Mishi Choudhary | |
---|---|
Education | |
Occupations |
|
Mishi Choudhary is a technology lawyer and online civil liberties activist working in the United States and India. She is the senior vice president and general counsel of Virtru, a role she started in 2022. [1] Prior to that role, Mishi was the Legal Director of the Software Freedom Law Center as well as the Founder of SFLC.in. [2] SFLC.in brings together lawyers, policy analysts and technologists to fight for digital rights, produces reports, and studies on the state of the Indian internet, also has a productive legal arm. Under her leadership, SFLC.in has conducted landmark litigation cases, petitioned the government of India on freedom of expression and internet issues, and campaigned for WhatsApp and Facebook to fix a feature of their platform that has been used to harass women in India. [3]
Choudhary earned a bachelor's degree in political science and an LLB degree with Honors from the University of Delhi. [4] As the first Free and Open Source Fellow of the Software Freedom Law Center, she earned a Master of Laws degree from Columbia Law School where she was a Harlan Fiske Stone Scholar. [4] [5]

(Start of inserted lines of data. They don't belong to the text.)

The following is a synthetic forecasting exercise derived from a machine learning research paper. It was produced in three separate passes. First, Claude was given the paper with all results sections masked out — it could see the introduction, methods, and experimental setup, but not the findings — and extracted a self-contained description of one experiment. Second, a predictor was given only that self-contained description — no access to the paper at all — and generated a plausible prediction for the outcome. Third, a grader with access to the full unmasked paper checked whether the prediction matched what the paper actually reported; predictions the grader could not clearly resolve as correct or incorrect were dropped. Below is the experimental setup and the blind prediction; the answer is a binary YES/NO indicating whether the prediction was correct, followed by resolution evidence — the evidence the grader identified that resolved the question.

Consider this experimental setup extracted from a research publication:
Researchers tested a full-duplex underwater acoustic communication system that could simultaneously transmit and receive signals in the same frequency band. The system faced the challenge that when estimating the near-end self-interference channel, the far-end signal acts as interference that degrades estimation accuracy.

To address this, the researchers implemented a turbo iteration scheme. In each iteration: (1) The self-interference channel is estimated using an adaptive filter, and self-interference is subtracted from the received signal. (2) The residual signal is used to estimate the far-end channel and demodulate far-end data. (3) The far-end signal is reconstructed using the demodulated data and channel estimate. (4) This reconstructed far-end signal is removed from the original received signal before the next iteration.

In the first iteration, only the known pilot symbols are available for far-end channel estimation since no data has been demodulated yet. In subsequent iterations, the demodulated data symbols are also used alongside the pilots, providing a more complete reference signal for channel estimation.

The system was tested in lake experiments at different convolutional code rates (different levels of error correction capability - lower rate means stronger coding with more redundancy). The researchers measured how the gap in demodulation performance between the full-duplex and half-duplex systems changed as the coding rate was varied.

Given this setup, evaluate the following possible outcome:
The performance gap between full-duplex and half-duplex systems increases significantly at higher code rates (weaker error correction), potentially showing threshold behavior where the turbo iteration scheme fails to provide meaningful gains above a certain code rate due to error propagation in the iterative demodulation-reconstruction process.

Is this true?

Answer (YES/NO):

Choudhary started her career as a litigator at the Delhi High Court and the Supreme Court of India. Following the completion of her Free and Open Source Fellowship, she started working with Software Freedom Law Center as a Counsel. She served as the Director of International Practice from 2011 to 2013. In July, 2013 she was appointed the Legal Director of SFLC. At SFLC, she served as the primary legal representative of many of the world's most significant free software developers and non-profit distributors, including Debian, Free Software Foundation, Kodi (software), the Apache Software Foundation, and OpenSSL. [6] She continues to serve some of these projects along with established businesses and startups, Governments using free software in their products and service offerings in the US, Europe, India, China and Korea. As of 2017, she is the only lawyer in the world to appear simultaneously on briefs in the US and Indian Supreme Courts in the same term. [7] She was one of the lead counsels in Shreya Singhal v. Union of India representing Mouthshut.com in which the Supreme Court of India delivered a landmark verdict, ruling Section 66A of the Information Technology Act as unconstitutional. [8]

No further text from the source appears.